Dans leur rapport de contrôle présenté la semaine dernière, les deux rapporteurs exprimaient clairement un malaise. Il est d'ailleurs regrettable que Jean-Frédéric Poisson ne soit pas présent ce soir car la position qu'il défend dans ce rapport le conduirait à ne pas voter la prorogation de l'état d'urgence.
Il est en tout cas compliqué de proroger un dispositif législatif qui doit être limité dans le temps et géographiquement – telle est l'essence même de l'état d'urgence. Je rappellerai les propos tenus, dans cette enceinte, par Jean-Jacques Urvoas : « Les mesures que nous allons décider ne dureront qu'un temps limité. Elles ne se comprennent d'ailleurs que par leur obsolescence programmée. » C'est aussi l'avis exprimé par le Conseil d'État et le Conseil constitutionnel. Nous sommes devant une difficulté : nous prorogeons pour la cinquième fois un dispositif législatif hérité de la IVe République, qui a été voté en période coloniale, qui n'était pas, au départ, destiné à la lutte contre le terrorisme et qui devait être limité dans le temps.

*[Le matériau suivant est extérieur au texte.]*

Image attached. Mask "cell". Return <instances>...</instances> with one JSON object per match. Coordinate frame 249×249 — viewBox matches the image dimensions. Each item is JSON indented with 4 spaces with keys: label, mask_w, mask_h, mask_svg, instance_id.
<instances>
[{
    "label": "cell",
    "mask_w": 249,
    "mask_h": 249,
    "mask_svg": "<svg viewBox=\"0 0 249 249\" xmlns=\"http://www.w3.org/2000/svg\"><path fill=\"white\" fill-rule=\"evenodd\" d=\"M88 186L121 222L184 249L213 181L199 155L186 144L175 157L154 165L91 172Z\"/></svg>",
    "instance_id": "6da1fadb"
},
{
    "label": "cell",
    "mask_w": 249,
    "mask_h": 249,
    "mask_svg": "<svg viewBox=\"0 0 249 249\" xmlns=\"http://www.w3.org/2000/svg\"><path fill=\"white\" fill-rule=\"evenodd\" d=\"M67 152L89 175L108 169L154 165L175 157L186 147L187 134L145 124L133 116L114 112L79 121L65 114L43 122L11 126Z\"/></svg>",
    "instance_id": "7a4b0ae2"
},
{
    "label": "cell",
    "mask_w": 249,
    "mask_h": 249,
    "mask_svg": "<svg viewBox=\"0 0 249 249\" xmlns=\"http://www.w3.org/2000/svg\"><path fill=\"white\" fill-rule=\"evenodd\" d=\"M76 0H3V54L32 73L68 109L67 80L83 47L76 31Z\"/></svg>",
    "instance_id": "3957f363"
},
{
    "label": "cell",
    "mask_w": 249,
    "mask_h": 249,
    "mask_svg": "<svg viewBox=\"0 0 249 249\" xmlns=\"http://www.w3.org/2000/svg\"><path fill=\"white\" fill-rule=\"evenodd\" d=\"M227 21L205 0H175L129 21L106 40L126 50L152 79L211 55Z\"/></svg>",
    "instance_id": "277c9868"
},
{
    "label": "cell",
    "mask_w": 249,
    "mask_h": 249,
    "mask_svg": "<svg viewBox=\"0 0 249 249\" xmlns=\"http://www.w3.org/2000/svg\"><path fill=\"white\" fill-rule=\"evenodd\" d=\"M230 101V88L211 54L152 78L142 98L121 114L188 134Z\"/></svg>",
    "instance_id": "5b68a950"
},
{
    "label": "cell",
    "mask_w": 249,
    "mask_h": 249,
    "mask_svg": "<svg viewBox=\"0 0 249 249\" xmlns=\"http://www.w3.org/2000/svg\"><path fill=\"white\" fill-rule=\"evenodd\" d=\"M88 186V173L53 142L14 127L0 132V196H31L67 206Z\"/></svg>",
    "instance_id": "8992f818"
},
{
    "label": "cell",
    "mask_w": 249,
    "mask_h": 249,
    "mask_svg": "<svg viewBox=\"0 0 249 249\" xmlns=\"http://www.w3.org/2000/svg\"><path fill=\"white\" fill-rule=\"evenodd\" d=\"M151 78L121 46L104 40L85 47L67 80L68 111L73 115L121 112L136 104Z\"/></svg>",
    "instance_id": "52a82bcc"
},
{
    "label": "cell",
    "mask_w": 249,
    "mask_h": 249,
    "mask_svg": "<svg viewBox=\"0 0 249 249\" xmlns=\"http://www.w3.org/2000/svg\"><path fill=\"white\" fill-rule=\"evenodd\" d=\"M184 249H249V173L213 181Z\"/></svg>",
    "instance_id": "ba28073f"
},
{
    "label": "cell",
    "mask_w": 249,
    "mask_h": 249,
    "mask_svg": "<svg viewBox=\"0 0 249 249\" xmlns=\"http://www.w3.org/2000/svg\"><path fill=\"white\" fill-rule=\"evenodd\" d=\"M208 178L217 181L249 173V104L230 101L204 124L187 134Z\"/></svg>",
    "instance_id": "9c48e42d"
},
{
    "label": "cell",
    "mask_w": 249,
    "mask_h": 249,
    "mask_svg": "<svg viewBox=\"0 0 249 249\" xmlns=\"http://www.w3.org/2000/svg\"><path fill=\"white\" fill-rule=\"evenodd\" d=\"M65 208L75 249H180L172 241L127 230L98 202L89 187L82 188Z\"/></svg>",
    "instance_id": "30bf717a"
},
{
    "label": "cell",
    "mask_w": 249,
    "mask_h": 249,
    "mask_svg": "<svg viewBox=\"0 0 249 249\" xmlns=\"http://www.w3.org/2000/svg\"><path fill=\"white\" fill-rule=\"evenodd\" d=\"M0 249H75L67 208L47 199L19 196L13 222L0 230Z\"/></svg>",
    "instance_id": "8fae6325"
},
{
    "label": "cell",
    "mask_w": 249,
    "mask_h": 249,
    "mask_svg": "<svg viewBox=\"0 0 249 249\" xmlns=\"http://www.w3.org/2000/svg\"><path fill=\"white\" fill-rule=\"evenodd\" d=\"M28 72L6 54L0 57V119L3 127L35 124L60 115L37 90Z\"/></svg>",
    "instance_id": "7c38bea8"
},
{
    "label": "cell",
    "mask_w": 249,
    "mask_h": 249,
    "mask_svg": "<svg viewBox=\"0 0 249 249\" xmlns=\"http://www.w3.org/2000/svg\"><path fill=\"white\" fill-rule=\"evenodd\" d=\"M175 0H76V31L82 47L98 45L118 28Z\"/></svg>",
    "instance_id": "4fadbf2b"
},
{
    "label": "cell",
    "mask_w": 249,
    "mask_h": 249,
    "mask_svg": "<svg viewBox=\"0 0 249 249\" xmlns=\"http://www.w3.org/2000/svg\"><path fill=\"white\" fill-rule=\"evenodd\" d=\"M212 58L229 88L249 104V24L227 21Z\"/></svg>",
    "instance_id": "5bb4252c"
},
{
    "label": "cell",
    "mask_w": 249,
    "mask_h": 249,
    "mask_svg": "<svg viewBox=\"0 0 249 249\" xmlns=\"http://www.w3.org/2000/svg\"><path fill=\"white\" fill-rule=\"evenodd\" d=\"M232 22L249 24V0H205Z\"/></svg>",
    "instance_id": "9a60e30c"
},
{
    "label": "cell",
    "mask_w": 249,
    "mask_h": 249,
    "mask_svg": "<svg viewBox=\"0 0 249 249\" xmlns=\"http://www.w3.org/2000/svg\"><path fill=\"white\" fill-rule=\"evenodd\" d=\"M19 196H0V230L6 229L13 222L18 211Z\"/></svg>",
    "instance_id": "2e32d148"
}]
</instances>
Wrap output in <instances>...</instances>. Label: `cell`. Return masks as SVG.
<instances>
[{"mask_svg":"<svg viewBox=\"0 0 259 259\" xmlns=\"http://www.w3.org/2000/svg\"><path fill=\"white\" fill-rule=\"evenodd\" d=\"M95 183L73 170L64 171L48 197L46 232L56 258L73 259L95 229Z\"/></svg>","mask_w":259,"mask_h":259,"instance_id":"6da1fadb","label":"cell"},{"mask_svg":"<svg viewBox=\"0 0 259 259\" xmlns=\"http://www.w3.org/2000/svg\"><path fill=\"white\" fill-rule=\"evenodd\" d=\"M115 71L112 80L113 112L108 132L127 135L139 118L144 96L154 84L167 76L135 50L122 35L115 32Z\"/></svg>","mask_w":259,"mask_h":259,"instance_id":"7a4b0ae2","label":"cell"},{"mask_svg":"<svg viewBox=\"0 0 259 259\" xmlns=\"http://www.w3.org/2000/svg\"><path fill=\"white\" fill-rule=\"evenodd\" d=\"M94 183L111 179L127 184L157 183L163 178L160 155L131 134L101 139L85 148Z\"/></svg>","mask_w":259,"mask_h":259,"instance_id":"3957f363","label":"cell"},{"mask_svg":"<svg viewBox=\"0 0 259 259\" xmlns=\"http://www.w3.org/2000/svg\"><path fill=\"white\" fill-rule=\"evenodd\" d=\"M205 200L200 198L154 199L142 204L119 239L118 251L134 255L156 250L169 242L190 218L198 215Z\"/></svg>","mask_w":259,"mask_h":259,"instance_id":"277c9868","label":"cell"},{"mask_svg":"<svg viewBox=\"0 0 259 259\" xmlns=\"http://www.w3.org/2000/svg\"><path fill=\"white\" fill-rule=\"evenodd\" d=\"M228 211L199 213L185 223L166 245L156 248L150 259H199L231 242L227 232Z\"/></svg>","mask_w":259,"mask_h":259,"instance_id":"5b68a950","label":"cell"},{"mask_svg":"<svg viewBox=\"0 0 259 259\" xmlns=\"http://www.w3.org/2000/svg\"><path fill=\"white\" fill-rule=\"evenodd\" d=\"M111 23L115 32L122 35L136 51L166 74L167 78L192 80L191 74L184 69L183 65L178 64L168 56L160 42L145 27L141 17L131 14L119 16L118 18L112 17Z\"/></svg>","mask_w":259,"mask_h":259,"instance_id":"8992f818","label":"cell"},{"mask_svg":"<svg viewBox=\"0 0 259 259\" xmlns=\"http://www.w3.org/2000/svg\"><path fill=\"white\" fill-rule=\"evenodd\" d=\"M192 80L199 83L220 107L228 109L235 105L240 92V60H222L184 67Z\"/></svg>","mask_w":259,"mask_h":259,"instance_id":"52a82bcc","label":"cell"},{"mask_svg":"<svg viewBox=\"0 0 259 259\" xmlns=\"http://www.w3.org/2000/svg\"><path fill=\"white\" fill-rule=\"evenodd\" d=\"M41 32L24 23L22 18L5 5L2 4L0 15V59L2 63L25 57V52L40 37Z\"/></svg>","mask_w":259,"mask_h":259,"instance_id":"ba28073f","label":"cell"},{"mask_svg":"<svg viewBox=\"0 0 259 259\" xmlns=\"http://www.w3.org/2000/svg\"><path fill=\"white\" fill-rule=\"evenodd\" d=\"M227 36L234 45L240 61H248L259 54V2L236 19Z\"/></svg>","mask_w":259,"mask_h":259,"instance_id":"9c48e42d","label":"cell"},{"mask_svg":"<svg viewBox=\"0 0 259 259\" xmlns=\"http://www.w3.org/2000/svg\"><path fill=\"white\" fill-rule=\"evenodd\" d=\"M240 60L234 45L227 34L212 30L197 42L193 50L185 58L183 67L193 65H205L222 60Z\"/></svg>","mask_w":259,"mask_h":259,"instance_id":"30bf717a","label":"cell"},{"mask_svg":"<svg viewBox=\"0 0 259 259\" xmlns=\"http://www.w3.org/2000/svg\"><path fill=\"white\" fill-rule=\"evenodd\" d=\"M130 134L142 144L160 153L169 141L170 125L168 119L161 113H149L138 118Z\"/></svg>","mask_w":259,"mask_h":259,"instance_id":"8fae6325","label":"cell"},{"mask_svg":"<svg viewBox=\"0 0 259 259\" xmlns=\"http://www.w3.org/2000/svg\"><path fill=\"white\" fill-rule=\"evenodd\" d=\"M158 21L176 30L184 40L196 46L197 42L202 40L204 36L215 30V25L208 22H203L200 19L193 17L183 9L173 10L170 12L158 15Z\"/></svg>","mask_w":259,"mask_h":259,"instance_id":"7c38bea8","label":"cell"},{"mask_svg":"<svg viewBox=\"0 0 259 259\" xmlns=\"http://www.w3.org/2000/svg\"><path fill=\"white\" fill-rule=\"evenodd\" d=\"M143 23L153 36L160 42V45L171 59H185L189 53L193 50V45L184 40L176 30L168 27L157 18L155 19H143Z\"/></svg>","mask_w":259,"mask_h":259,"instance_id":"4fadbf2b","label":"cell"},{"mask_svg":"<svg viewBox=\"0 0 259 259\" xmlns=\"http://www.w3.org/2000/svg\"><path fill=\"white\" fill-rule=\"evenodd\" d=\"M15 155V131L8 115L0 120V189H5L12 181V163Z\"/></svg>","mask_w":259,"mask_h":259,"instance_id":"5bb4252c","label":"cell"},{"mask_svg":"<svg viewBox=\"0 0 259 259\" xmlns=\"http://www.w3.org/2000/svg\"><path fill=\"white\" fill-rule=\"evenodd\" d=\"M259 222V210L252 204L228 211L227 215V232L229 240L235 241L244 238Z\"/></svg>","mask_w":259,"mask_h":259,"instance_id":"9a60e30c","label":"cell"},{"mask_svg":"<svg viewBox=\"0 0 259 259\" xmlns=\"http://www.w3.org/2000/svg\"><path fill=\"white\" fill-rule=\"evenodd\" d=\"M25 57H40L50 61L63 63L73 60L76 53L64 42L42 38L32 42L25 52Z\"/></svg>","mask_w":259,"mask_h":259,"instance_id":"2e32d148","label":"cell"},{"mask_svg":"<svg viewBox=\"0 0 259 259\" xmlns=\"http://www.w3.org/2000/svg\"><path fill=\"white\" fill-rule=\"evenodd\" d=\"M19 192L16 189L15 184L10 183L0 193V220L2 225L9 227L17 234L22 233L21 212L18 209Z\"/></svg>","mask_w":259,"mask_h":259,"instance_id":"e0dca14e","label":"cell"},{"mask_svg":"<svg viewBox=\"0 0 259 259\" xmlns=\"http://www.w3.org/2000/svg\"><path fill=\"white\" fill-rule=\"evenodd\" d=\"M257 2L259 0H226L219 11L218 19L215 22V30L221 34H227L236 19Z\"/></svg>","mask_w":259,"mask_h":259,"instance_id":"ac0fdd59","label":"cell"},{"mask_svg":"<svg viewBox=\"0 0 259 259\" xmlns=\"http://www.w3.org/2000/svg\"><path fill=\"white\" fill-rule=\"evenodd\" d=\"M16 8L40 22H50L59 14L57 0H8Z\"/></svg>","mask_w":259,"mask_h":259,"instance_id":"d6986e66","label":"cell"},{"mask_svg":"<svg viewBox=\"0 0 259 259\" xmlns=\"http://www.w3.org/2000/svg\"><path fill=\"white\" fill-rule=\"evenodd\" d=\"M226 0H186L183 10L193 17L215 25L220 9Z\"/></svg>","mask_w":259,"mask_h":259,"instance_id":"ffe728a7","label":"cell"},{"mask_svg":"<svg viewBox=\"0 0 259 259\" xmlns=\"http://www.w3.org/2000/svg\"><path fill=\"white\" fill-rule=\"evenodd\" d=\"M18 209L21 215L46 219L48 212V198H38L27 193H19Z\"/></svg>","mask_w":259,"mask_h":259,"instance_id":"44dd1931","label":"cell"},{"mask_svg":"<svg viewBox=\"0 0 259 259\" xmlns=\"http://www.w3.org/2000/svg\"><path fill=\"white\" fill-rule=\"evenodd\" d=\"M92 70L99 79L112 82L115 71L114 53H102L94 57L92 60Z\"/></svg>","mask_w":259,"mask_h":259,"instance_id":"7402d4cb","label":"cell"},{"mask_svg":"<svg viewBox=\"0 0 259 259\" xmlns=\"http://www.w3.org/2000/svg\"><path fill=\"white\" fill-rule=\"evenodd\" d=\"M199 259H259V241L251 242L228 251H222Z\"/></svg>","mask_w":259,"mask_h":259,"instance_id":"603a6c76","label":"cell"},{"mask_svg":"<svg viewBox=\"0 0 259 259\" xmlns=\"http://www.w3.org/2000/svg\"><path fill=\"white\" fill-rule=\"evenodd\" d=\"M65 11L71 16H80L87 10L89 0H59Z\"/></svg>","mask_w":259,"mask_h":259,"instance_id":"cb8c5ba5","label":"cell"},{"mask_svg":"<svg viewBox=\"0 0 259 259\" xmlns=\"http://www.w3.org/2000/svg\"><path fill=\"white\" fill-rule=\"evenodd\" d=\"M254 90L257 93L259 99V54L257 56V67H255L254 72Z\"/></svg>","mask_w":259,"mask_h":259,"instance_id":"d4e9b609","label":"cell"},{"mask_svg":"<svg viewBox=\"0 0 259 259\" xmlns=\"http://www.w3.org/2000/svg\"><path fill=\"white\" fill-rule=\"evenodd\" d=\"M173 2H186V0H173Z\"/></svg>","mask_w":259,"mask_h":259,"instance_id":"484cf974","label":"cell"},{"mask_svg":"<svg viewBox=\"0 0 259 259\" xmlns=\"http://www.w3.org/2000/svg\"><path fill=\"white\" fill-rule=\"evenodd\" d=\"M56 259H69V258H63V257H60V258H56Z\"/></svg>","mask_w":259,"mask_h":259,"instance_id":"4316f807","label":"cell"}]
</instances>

En outre, depuis plus d'un an, nous avons renforcé considérablement notre arsenal législatif et nous disposons à présent d'outils qui n'existaient pas au moment où nous avons voté la première prorogation. Or nous faisons comme si rien n'avait changé. Notre collègue Pierre Morel-A-L'Huissiervient d'ailleurs d'exprimer cette interrogation.La situation a changé, à la fois quant à la nature de la menace et quant aux moyens pour y faire face, mais nous faisons comme si nous étions encore en novembre 2015. Nous ne pouvons nous engager dans une nouvelle prorogation de l'état d'urgence sans procéder à l'évaluation de cette situation nouvelle, de ce qui a été fait et, enfin, des nouveaux moyens dont l'État dispose désormais pour se défendre contre le terrorisme.
Voilà pourquoi nous avons déposé cet amendement de suppression de l'article 1er.